DATA TO EXAMINE
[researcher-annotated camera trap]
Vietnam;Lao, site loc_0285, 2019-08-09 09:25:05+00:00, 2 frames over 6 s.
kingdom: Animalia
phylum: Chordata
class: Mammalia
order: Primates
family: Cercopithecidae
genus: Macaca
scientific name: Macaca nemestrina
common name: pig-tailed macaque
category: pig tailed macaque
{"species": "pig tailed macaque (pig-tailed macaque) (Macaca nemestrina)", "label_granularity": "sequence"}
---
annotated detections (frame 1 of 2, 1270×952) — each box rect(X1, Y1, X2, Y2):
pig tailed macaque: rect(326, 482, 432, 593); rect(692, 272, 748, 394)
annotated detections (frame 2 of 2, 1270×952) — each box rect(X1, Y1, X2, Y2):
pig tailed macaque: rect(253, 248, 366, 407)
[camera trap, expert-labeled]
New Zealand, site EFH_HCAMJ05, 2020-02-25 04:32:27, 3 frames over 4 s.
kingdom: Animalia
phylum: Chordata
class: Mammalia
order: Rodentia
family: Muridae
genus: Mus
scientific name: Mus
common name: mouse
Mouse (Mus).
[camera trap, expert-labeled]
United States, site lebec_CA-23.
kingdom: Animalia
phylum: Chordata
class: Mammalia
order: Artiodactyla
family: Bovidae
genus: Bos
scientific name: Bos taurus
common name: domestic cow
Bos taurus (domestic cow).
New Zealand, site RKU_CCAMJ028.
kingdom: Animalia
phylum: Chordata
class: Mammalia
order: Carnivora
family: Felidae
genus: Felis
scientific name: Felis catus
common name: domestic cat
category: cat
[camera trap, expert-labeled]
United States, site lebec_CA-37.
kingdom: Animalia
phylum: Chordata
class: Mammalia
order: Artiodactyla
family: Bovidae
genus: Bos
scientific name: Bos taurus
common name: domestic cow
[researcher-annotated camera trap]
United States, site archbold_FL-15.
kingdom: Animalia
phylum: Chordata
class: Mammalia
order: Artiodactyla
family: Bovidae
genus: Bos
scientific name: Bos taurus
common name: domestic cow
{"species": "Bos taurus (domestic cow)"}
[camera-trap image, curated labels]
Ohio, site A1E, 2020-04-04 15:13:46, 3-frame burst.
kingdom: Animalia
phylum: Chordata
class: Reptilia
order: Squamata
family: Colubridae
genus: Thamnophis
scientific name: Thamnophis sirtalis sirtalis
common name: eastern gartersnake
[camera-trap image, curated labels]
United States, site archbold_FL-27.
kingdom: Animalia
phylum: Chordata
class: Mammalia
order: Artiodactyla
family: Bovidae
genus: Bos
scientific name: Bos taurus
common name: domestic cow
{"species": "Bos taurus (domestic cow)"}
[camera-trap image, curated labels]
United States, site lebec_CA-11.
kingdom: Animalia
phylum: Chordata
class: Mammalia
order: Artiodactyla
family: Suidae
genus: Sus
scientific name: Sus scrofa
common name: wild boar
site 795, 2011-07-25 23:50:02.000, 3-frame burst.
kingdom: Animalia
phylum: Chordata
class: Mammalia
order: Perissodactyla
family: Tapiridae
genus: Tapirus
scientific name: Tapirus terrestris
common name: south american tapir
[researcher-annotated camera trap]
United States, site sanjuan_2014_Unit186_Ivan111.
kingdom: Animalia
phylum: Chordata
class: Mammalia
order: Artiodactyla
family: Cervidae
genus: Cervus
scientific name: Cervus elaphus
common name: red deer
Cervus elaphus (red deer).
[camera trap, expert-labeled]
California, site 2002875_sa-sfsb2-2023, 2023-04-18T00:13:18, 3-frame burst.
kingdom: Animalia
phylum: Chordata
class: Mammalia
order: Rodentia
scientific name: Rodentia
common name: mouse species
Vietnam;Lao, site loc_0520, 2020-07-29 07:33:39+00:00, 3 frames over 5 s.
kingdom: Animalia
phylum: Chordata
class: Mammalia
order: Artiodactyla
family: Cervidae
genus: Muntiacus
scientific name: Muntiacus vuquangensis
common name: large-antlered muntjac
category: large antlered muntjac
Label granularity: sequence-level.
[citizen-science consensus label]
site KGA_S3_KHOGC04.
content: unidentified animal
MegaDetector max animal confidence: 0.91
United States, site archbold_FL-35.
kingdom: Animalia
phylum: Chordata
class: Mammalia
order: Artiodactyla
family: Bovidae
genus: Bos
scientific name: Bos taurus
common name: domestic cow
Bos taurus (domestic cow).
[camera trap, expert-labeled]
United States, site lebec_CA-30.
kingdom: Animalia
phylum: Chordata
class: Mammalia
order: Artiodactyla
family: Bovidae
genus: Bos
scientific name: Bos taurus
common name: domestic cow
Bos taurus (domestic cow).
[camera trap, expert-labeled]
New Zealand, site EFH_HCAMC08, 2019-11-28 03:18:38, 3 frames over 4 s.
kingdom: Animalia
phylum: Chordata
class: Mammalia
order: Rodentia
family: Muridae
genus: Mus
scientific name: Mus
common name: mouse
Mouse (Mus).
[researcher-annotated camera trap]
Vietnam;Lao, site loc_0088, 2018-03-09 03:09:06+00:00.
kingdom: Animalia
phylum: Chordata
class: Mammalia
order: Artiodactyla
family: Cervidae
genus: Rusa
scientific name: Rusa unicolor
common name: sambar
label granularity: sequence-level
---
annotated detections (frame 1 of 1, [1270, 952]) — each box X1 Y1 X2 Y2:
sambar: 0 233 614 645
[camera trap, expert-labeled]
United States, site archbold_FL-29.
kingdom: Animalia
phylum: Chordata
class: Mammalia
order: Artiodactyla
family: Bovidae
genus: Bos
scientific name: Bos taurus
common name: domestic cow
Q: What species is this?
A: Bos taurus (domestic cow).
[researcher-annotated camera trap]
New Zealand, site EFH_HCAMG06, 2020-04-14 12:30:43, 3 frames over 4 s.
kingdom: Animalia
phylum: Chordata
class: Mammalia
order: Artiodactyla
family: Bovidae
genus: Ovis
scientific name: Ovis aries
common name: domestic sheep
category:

WORK ORDER
So that nothing is lost, return the listing exactly and completely.

YOUR RESPONSE
[researcher-annotated camera trap]
Vietnam;Lao, site loc_0285, 2019-08-09 09:25:05+00:00, 2 frames over 6 s.
kingdom: Animalia
phylum: Chordata
class: Mammalia
order: Primates
family: Cercopithecidae
genus: Macaca
scientific name: Macaca nemestrina
common name: pig-tailed macaque
category: pig tailed macaque
{"species": "pig tailed macaque (pig-tailed macaque) (Macaca nemestrina)", "label_granularity": "sequence"}
---
annotated detections (frame 1 of 2, 1270×952) — each box rect(X1, Y1, X2, Y2):
pig tailed macaque: rect(326, 482, 432, 593); rect(692, 272, 748, 394)
annotated detections (frame 2 of 2, 1270×952) — each box rect(X1, Y1, X2, Y2):
pig tailed macaque: rect(253, 248, 366, 407)
[camera trap, expert-labeled]
New Zealand, site EFH_HCAMJ05, 2020-02-25 04:32:27, 3 frames over 4 s.
kingdom: Animalia
phylum: Chordata
class: Mammalia
order: Rodentia
family: Muridae
genus: Mus
scientific name: Mus
common name: mouse
Mouse (Mus).
[camera trap, expert-labeled]
United States, site lebec_CA-23.
kingdom: Animalia
phylum: Chordata
class: Mammalia
order: Artiodactyla
family: Bovidae
genus: Bos
scientific name: Bos taurus
common name: domestic cow
Bos taurus (domestic cow).
New Zealand, site RKU_CCAMJ028.
kingdom: Animalia
phylum: Chordata
class: Mammalia
order: Carnivora
family: Felidae
genus: Felis
scientific name: Felis catus
common name: domestic cat
category: cat
[camera trap, expert-labeled]
United States, site lebec_CA-37.
kingdom: Animalia
phylum: Chordata
class: Mammalia
order: Artiodactyla
family: Bovidae
genus: Bos
scientific name: Bos taurus
common name: domestic cow
[researcher-annotated camera trap]
United States, site archbold_FL-15.
kingdom: Animalia
phylum: Chordata
class: Mammalia
order: Artiodactyla
family: Bovidae
genus: Bos
scientific name: Bos taurus
common name: domestic cow
{"species": "Bos taurus (domestic cow)"}
[camera-trap image, curated labels]
Ohio, site A1E, 2020-04-04 15:13:46, 3-frame burst.
kingdom: Animalia
phylum: Chordata
class: Reptilia
order: Squamata
family: Colubridae
genus: Thamnophis
scientific name: Thamnophis sirtalis sirtalis
common name: eastern gartersnake
[camera-trap image, curated labels]
United States, site archbold_FL-27.
kingdom: Animalia
phylum: Chordata
class: Mammalia
order: Artiodactyla
family: Bovidae
genus: Bos
scientific name: Bos taurus
common name: domestic cow
{"species": "Bos taurus (domestic cow)"}
[camera-trap image, curated labels]
United States, site lebec_CA-11.
kingdom: Animalia
phylum: Chordata
class: Mammalia
order: Artiodactyla
family: Suidae
genus: Sus
scientific name: Sus scrofa
common name: wild boar
site 795, 2011-07-25 23:50:02.000, 3-frame burst.
kingdom: Animalia
phylum: Chordata
class: Mammalia
order: Perissodactyla
family: Tapiridae
genus: Tapirus
scientific name: Tapirus terrestris
common name: south american tapir
[researcher-annotated camera trap]
United States, site sanjuan_2014_Unit186_Ivan111.
kingdom: Animalia
phylum: Chordata
class: Mammalia
order: Artiodactyla
family: Cervidae
genus: Cervus
scientific name: Cervus elaphus
common name: red deer
Cervus elaphus (red deer).
[camera trap, expert-labeled]
California, site 2002875_sa-sfsb2-2023, 2023-04-18T00:13:18, 3-frame burst.
kingdom: Animalia
phylum: Chordata
class: Mammalia
order: Rodentia
scientific name: Rodentia
common name: mouse species
Vietnam;Lao, site loc_0520, 2020-07-29 07:33:39+00:00, 3 frames over 5 s.
kingdom: Animalia
phylum: Chordata
class: Mammalia
order: Artiodactyla
family: Cervidae
genus: Muntiacus
scientific name: Muntiacus vuquangensis
common name: large-antlered muntjac
category: large antlered muntjac
Label granularity: sequence-level.
[citizen-science consensus label]
site KGA_S3_KHOGC04.
content: unidentified animal
MegaDetector max animal confidence: 0.91
United States, site archbold_FL-35.
kingdom: Animalia
phylum: Chordata
class: Mammalia
order: Artiodactyla
family: Bovidae
genus: Bos
scientific name: Bos taurus
common name: domestic cow
Bos taurus (domestic cow).
[camera trap, expert-labeled]
United States, site lebec_CA-30.
kingdom: Animalia
phylum: Chordata
class: Mammalia
order: Artiodactyla
family: Bovidae
genus: Bos
scientific name: Bos taurus
common name: domestic cow
Bos taurus (domestic cow).
[camera trap, expert-labeled]
New Zealand, site EFH_HCAMC08, 2019-11-28 03:18:38, 3 frames over 4 s.
kingdom: Animalia
phylum: Chordata
class: Mammalia
order: Rodentia
family: Muridae
genus: Mus
scientific name: Mus
common name: mouse
Mouse (Mus).
[researcher-annotated camera trap]
Vietnam;Lao, site loc_0088, 2018-03-09 03:09:06+00:00.
kingdom: Animalia
phylum: Chordata
class: Mammalia
order: Artiodactyla
family: Cervidae
genus: Rusa
scientific name: Rusa unicolor
common name: sambar
label granularity: sequence-level
---
annotated detections (frame 1 of 1, [1270, 952]) — each box X1 Y1 X2 Y2:
sambar: 0 233 614 645
[camera trap, expert-labeled]
United States, site archbold_FL-29.
kingdom: Animalia
phylum: Chordata
class: Mammalia
order: Artiodactyla
family: Bovidae
genus: Bos
scientific name: Bos taurus
common name: domestic cow
Q: What species is this?
A: Bos taurus (domestic cow).
[researcher-annotated camera trap]
New Zealand, site EFH_HCAMG06, 2020-04-14 12:30:43, 3 frames over 4 s.
kingdom: Animalia
phylum: Chordata
class: Mammalia
order: Artiodactyla
family: Bovidae
genus: Ovis
scientific name: Ovis aries
common name: domestic sheep
category:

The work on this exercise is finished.